- _Extract to read_
+++
Ethnic violence in Konso
- Duration: 1994— present
- Location: Konso, Ethiopia; 5°20′25″N 37°26′20″E﻿ / ﻿5.3404°N 37.4388°E;
- Type: Ethnic violence Civilians and farmers killed and injured; 1 million+ displaced; Hundreds of IDPs; Homes burned down;
- Theme: Ongoing ethnic violence
- Cause: Land drawn along ethnic lines (Ethnic Federalism)
- Motive: Dispute over administrative land, leadership and territory
- Participants: Various militants from and regions
- Deaths: Ongoing. 83+ killed; 57+ injured

= Ethnic violence in Konso =

Violence involved ethnic groups in Konso, SNNPR, Ethiopia

The conflict in Konso is part of a series of ethnic-based violence in Ethiopia. UN OCHA reported that its Early warning department of SNNPR categorized Konso as a priority hot spot area. Repeated conflict and the issue of adverse weather exacerbated the existing humanitarian crisis in the Zone. Interpersonal ethnic violence are deepening into serious human rights violations and suffering, with the ethnic federalism system that drew formal administrative divisions with regional boundaries falling along ethnic lines.

== Background and events of the Konso conflict ==
This is the background for some southern ethnic habitation since the 1990s and the timeline of the Konso conflict.
+++
- _Data lines_
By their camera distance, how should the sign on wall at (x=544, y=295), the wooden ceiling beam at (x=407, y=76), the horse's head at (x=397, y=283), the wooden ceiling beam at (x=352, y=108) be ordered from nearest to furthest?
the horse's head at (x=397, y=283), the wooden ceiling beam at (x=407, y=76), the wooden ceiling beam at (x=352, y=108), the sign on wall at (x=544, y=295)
+++
- _Stated problem 1_
Condense the paragraph of the Konso violence text that opens "The conflict in Konso is part of" into a short bulleted list that keeps its main facts.
- _Stated problem 2_
In the Konso violence text, reproduce the passage starting with "Violence involved ethnic" and going on through "the Konso conflict.".

- _Written solution 1_
- The Konso conflict is one of a series of ethnic-based violent episodes in Ethiopia.
- UN OCHA reported that the SNNPR Early warning department classed Konso as a priority hot spot area.
- Repeated conflict and adverse weather worsened the Zone's existing humanitarian crisis.
- Interpersonal ethnic violence is deepening into serious human rights violations and suffering.
- Ethnic federalism drew administrative and regional boundaries along ethnic lines.

- _Written solution 2_
Violence involved ethnic groups in Konso, SNNPR, Ethiopia

The conflict in Konso is part of a series of ethnic-based violence in Ethiopia. UN OCHA reported that its Early warning department of SNNPR categorized Konso as a priority hot spot area. Repeated conflict and the issue of adverse weather exacerbated the existing humanitarian crisis in the Zone. Interpersonal ethnic violence are deepening into serious human rights violations and suffering, with the ethnic federalism system that drew formal administrative divisions with regional boundaries falling along ethnic lines.

== Background and events of the Konso conflict ==
This is the background for some southern ethnic habitation since the 1990s and the timeline of the Konso conflict.